Teks Bacaan:
# # #

Membawa-bawa nama Korps Alumni Himpunan Mahasiswa Islam (Kahmi) harus dimaknai sebagai apa? Hanya perlu penjelasan yang memadai, saya yakin Kahmi Sulawesi Utara (Sulut) dan Kahmi Pusat akan bereaksi.

Titik paling lemah di antara semua kilahannya adalah berkaitan dengan Surat Pertanggungjawaban (SPJ) –kecuali Muliadi Mokodompit punya difinisi lain. Setiap SPJ tentu didahului dengan Surat Perintah (SP). Apakah sewaktu melakukan perjalanan ke Jakarta (‘’katanya’’ ke DPR RI) dengan menggunakan dana yang harusnya disetorkan ke P3BMR, Muliadi Mokodompit (dan kawan-kawan) mengantongi SP?

# # #

Soal Latihan:
Tuliskan semua singkatan di teks bacaan di atas yang kepanjangannya juga disebutkan di sana, lengkap dengan kepanjangannya.

# # #

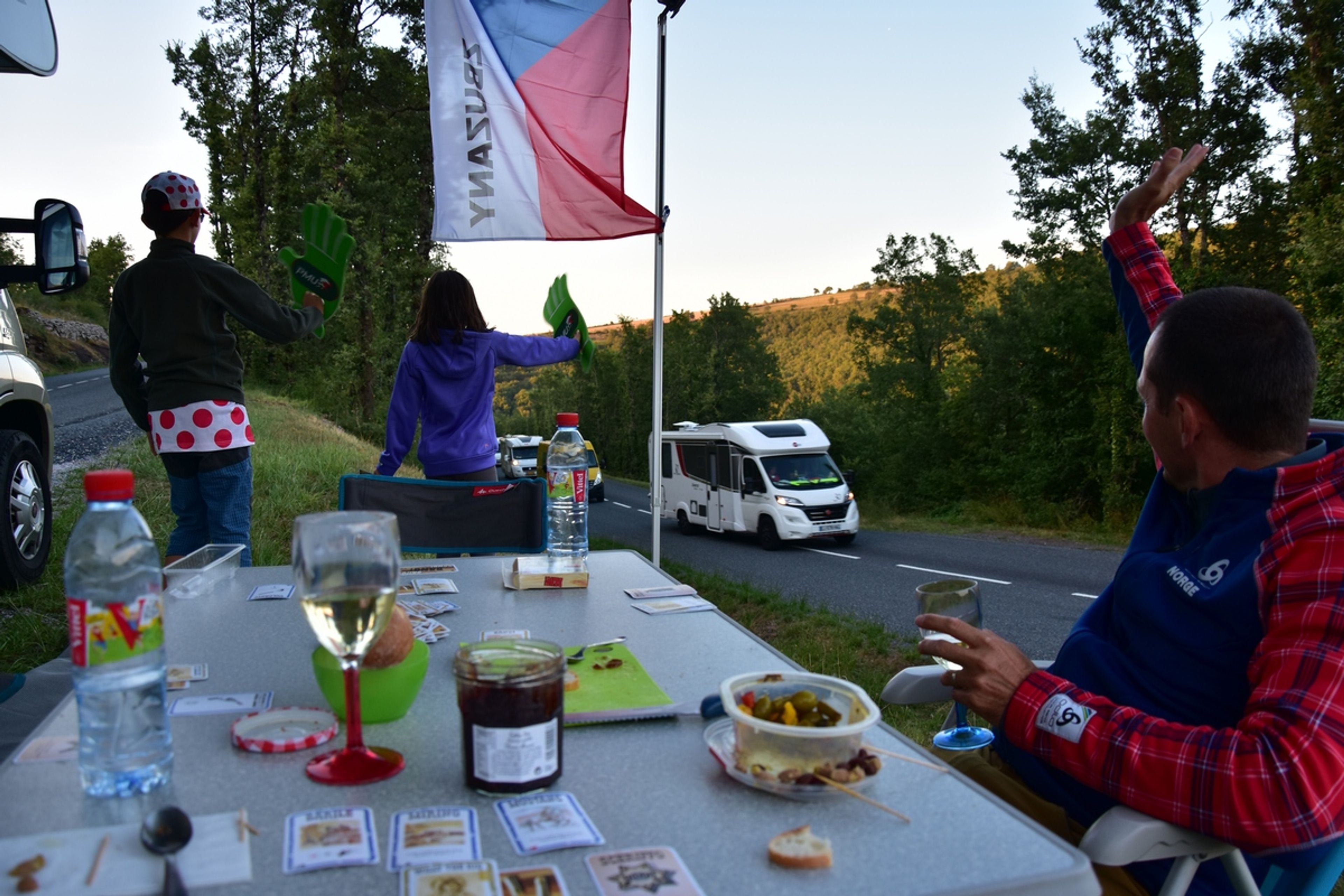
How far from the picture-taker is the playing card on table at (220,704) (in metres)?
1.36

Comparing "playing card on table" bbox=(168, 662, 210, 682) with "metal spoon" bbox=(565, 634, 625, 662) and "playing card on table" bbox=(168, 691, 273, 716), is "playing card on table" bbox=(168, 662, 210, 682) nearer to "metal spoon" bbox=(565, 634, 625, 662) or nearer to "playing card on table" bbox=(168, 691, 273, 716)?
"playing card on table" bbox=(168, 691, 273, 716)

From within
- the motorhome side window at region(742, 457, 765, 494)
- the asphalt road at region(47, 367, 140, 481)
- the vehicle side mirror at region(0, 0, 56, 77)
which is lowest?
the motorhome side window at region(742, 457, 765, 494)

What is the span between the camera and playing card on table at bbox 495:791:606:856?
3.16ft

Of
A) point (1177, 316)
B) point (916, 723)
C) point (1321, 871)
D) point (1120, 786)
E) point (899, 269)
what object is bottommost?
point (916, 723)

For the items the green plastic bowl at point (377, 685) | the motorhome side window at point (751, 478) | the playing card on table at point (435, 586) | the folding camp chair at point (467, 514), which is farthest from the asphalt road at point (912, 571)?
the green plastic bowl at point (377, 685)

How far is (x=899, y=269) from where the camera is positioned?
4394 centimetres

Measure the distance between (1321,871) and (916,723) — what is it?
11.1ft

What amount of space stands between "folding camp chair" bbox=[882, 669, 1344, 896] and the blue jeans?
3.07m

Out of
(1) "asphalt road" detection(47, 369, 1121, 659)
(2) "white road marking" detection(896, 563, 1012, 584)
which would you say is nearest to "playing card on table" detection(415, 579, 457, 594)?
(1) "asphalt road" detection(47, 369, 1121, 659)

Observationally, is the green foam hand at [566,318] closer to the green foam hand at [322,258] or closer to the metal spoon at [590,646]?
the green foam hand at [322,258]

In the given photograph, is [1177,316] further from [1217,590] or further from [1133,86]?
[1133,86]

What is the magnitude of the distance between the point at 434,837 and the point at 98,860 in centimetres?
33

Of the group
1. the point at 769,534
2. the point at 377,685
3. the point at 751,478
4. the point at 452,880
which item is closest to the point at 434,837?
the point at 452,880

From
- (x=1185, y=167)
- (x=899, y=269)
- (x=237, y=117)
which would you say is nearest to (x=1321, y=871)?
(x=1185, y=167)
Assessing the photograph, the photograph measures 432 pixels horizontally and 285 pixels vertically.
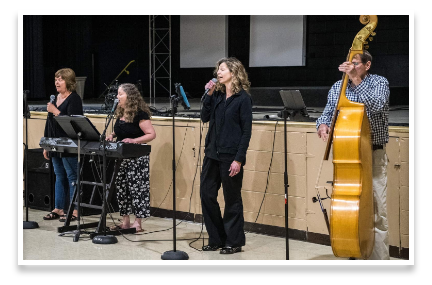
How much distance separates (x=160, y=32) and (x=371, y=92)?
10903 mm

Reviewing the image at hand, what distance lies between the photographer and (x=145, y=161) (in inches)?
224

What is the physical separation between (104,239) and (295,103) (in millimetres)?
2160

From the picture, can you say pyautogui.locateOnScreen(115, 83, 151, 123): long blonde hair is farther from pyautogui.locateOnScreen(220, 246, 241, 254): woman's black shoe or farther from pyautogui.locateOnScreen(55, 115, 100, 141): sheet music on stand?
pyautogui.locateOnScreen(220, 246, 241, 254): woman's black shoe

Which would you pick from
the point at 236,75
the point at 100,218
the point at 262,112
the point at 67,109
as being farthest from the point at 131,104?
the point at 262,112

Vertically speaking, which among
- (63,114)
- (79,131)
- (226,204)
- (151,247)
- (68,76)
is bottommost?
(151,247)

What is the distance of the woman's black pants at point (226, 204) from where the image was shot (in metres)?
4.89

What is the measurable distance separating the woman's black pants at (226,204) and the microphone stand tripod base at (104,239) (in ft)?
2.99

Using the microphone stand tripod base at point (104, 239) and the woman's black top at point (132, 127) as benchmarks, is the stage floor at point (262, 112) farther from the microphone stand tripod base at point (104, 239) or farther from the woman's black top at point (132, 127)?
the microphone stand tripod base at point (104, 239)

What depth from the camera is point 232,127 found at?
4828 millimetres

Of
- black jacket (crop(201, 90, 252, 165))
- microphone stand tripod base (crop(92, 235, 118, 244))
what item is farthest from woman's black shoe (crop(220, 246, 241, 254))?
microphone stand tripod base (crop(92, 235, 118, 244))

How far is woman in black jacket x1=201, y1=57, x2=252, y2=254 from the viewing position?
4.81m

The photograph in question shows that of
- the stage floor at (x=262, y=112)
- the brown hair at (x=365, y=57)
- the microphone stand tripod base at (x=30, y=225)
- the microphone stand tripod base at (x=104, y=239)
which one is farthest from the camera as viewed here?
the stage floor at (x=262, y=112)

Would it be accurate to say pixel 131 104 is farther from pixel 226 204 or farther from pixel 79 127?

# # #

Pembahasan Jawaban:
- Kahmi: Korps Alumni Himpunan Mahasiswa Islam
- Sulut: Sulawesi Utara
- SPJ: Surat Pertanggungjawaban
- SP: Surat Perintah